### SHORT TASK A
Copy the part of the Drill and Arrow integration thread from "On Fri, Jan" up to and including "Drill's vectors code.".

### EXCERPTED TEXT
· · · ·

Re: About integration of drill and arrow

Igor Guzenko Fri, 10 Jan 2020 13:40:06 -0800

Hello All,

Volodymyr, from your last response, I can figure out that what you are
suggesting is not the actual integration plan, right? To me, it sounds like
we can create some POC
to evaluate whether the migration to Arrow makes sense. And if it actually
makes sense, integrate through the long way, aka create evf-api,
evf-drill-vectors, evf-arrow-vectors
and do all the operators rewriting to EVF until we can completely switch to
evf-arrow-vectors memory.


In case if I understood you wrong. You mean integration plan and you still
want to make possible, let's say combining Drill-based and Arrow-EVF-based
operators within one DAG.
I want to ask Paul whether it's possible to do so with EVF avoiding the
adaptation problems described in my previous email.

Let's look at the simple example first:
             Join
            /       \
DrillScan    ArrowEvfScan

The Join operator will only work in such a case if it's updated to work
with left and right batches as with some set of rows using generic EVF
API.  If it's not updated,
I mean based on old Vectors low-level details, it's broken without the
Arrow-to-Drill vector adapters. I don't see how EVF can help in this worst
case.

Thanks,
Igor

On Fri, Jan 10, 2020 at 7:55 PM Volodymyr Vysotskyi <volody...@apache.org>
wrote:

> Hi Paul and Igor,
>
> It is great that the discussion has affected high-level questions of the
> effort and benefits of moving to the Arrow.
> The main arguments of moving to Arrow for me were possible performance
> improvements (perhaps with Gandiva usage) and significant codebase
> improvements (perhaps with the additional bug fixes) compared to current
> Drill's vectors code.
>
> In my previous letter, I concentrated on the case when we will agree to
> completely move to the Arrow and proposed the way, which in my opinion
> would be more optimal and splittable.
>
> I understand your concerns about having mixed two systems.
> I don't propose to recommend Drill users to enable Arrow usage while a lot
> of conversions between batches would be happening.
> But without trying to use Arrow classes step-by-step, we risk to end up
> with dozens of unresolved Arrow-related issues,
> a lot of changes in unmerged branches and merge conflicts after every
> new commit into the master branch.
>
> Regarding unnecessary complexity connected with adapting Arrow and Drill
> vectors to work together, this conversion may be done at EVF API level, no
> need to dive into the vectors implementation details and issues of each
> side, we just need to extend EVF API if required, and just be sure that
> both implementations still works correctly with that API.
> Even with your strategy, we should adopt EVF to work with Arrow, I just
> propose to do it at the beginning and additionally preserve EVF with Drill
> value vectors.
>
> Also, when we will be able to switch between Arrow and Drill even for some
> operator kinds, we would be able to estimate how the operator performance
> was changed and make the decision to continue the integration having real
> numbers.

· · · ·

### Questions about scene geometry
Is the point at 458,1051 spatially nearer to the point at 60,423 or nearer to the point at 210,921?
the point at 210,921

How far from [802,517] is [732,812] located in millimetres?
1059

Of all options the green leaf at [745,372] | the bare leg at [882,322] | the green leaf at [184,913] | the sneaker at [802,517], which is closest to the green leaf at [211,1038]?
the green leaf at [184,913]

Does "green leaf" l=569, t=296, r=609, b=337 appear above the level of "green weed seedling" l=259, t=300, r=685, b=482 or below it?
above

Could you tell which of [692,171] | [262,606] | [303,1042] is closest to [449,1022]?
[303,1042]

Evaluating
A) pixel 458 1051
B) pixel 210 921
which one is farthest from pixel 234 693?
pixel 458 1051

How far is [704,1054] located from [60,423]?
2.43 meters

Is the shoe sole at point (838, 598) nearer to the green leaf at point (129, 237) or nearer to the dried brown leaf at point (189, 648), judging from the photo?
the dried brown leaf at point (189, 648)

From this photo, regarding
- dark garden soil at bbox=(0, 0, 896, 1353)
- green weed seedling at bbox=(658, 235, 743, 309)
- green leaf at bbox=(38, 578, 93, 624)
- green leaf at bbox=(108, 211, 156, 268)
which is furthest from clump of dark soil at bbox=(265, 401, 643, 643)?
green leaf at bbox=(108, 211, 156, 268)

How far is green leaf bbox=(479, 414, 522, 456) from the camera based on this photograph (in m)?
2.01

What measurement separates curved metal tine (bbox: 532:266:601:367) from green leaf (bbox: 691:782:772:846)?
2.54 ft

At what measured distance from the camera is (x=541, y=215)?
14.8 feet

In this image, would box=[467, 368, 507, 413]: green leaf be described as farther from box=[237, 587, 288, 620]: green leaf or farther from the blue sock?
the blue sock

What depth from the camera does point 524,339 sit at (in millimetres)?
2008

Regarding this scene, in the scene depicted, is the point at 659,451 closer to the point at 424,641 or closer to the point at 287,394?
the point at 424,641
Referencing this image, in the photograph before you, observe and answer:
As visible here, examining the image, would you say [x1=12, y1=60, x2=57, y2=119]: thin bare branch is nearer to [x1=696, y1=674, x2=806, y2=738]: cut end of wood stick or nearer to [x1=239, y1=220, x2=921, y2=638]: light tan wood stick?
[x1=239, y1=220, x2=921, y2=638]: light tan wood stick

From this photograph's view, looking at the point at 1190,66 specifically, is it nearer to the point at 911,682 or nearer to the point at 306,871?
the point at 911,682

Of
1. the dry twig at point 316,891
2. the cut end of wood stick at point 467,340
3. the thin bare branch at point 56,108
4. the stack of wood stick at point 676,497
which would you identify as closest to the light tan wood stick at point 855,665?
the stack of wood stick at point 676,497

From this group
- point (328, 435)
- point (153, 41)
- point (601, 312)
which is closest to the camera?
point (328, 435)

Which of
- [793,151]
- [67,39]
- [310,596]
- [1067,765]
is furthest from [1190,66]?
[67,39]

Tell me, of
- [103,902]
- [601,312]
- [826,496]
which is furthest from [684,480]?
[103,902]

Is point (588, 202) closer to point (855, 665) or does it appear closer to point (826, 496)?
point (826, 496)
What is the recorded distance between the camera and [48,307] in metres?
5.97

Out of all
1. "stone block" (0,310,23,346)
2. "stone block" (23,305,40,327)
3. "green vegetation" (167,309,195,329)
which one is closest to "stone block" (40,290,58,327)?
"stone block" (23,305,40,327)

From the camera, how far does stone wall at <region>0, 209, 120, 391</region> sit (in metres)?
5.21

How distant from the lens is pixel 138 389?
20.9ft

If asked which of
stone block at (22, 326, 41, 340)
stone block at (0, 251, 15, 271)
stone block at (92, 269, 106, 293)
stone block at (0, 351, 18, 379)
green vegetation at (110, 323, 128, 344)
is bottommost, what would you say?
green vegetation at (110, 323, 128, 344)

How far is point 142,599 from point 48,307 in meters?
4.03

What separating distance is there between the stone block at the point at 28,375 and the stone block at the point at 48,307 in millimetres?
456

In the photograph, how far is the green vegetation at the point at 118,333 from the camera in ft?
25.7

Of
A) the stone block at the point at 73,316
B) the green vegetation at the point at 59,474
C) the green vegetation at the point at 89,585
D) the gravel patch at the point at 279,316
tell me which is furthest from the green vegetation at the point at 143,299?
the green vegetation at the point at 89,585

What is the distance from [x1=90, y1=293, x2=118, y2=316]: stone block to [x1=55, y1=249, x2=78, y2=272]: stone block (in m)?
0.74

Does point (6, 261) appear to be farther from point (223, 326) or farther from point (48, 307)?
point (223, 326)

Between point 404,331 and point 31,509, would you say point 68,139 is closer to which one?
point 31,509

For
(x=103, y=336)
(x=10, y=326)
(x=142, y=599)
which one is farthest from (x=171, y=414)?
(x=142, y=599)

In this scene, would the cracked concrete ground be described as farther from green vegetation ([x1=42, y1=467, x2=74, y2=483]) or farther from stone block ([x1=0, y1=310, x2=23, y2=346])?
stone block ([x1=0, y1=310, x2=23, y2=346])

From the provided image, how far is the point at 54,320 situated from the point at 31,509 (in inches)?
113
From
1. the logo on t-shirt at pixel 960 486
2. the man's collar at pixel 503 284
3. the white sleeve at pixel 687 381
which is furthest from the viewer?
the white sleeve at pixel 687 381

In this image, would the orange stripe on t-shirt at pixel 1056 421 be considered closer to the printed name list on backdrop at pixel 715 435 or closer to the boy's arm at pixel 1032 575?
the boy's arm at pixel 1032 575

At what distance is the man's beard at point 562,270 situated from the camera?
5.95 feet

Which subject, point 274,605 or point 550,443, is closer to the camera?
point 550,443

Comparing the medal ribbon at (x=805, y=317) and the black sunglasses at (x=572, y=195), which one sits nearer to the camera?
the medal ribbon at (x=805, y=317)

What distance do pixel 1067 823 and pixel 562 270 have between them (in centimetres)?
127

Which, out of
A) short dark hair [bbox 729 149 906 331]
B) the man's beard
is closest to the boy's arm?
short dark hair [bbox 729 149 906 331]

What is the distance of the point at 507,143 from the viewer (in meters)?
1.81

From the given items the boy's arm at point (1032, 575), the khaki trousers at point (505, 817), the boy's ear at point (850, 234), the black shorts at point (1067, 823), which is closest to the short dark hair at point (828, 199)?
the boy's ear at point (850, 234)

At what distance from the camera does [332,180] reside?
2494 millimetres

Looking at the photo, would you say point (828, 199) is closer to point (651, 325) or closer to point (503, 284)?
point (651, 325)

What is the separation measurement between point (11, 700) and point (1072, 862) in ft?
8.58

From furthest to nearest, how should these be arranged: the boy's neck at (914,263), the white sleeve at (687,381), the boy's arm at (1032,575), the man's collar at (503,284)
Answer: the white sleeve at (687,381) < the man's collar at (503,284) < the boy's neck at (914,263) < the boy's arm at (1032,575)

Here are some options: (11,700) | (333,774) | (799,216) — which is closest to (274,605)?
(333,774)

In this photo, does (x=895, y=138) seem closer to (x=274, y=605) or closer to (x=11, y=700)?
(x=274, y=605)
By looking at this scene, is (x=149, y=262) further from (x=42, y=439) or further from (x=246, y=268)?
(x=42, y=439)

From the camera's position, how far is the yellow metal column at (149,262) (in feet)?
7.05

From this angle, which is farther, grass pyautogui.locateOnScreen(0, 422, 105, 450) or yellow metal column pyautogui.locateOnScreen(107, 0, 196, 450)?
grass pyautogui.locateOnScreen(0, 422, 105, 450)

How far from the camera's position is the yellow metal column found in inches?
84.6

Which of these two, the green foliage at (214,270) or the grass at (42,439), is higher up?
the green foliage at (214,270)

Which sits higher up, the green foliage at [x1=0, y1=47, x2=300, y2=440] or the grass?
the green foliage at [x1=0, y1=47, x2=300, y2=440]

· · · ·

### SHORT TASK B
Repeat the lines of the records from the line with "By looking at" up to and including the final line of the records.

### WRITTEN SOLUTION A
On Fri, Jan 10, 2020 at 7:55 PM Volodymyr Vysotskyi <volody...@apache.org>
wrote:

> Hi Paul and Igor,
>
> It is great that the discussion has affected high-level questions of the
> effort and benefits of moving to the Arrow.
> The main arguments of moving to Arrow for me were possible performance
> improvements (perhaps with Gandiva usage) and significant codebase
> improvements (perhaps with the additional bug fixes) compared to current
> Drill's vectors code.

### WRITTEN SOLUTION B
By looking at this scene, is (x=149, y=262) further from (x=42, y=439) or further from (x=246, y=268)?
(x=42, y=439)

From the camera's position, how far is the yellow metal column at (149,262) (in feet)?
7.05

From this angle, which is farther, grass pyautogui.locateOnScreen(0, 422, 105, 450) or yellow metal column pyautogui.locateOnScreen(107, 0, 196, 450)?
grass pyautogui.locateOnScreen(0, 422, 105, 450)

How far from the camera's position is the yellow metal column found in inches?
84.6

Which of these two, the green foliage at (214,270) or the grass at (42,439), is higher up?
the green foliage at (214,270)

Which sits higher up, the green foliage at [x1=0, y1=47, x2=300, y2=440] or the grass?
the green foliage at [x1=0, y1=47, x2=300, y2=440]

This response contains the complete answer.